## STATED TASK
Can you set down, word for word, the data below, starting with the line that contains "Within the frame shown here, from the list" and going on through the end of the data?
--- BEGIN INFORMATION PROVIDED ---
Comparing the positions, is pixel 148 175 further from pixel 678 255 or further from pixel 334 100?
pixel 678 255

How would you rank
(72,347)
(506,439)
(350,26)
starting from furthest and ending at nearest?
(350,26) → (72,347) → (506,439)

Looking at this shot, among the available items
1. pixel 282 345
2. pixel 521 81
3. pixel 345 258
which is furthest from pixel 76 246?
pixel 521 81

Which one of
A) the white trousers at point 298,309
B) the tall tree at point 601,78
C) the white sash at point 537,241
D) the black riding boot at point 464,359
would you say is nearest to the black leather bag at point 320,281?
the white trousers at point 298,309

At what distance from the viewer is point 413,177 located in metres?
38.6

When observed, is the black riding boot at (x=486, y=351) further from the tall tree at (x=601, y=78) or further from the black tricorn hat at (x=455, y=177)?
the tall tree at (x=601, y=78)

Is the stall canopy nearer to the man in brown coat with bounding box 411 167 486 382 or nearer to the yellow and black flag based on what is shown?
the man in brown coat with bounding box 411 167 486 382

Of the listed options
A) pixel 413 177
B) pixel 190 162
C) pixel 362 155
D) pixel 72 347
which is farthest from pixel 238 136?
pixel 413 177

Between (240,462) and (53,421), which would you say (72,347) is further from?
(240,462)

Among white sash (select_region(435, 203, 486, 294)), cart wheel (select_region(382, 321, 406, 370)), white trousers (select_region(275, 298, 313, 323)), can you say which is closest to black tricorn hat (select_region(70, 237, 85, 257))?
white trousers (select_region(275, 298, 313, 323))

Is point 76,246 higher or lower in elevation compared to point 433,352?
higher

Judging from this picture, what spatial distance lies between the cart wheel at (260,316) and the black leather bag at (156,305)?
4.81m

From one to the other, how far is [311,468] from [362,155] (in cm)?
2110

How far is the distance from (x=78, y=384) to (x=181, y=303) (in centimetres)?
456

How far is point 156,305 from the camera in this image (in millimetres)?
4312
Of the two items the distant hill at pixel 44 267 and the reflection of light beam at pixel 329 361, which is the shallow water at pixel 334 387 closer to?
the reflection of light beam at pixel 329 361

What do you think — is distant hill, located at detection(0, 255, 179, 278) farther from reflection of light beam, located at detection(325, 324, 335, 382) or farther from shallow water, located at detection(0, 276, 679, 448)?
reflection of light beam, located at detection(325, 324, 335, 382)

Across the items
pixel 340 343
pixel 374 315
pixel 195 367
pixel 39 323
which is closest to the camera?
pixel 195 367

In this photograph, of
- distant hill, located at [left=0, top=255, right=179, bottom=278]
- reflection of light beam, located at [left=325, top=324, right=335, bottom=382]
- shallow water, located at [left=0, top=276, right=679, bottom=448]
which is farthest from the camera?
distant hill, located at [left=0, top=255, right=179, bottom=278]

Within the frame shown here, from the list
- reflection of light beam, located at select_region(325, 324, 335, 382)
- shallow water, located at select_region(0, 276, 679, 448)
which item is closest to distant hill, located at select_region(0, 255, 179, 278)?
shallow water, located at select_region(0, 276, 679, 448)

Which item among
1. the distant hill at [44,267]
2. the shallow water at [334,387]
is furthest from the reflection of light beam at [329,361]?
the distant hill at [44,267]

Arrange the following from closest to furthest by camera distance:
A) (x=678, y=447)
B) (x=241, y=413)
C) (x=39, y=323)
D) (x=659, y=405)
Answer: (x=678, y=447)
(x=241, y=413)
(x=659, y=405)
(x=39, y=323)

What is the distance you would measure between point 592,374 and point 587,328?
--- END INFORMATION PROVIDED ---
## RESULT BELOW
Within the frame shown here, from the list
- reflection of light beam, located at select_region(325, 324, 335, 382)
- shallow water, located at select_region(0, 276, 679, 448)
which item is closest to distant hill, located at select_region(0, 255, 179, 278)?
shallow water, located at select_region(0, 276, 679, 448)

Which item among
1. the distant hill at [44,267]
2. the shallow water at [334,387]
is furthest from the reflection of light beam at [329,361]?
the distant hill at [44,267]

Arrange the following from closest to furthest by camera distance:
A) (x=678, y=447)
B) (x=241, y=413)
C) (x=39, y=323)
D) (x=659, y=405)
Answer: (x=678, y=447)
(x=241, y=413)
(x=659, y=405)
(x=39, y=323)

What is the distance you would measure between point 592,374 and point 587,328?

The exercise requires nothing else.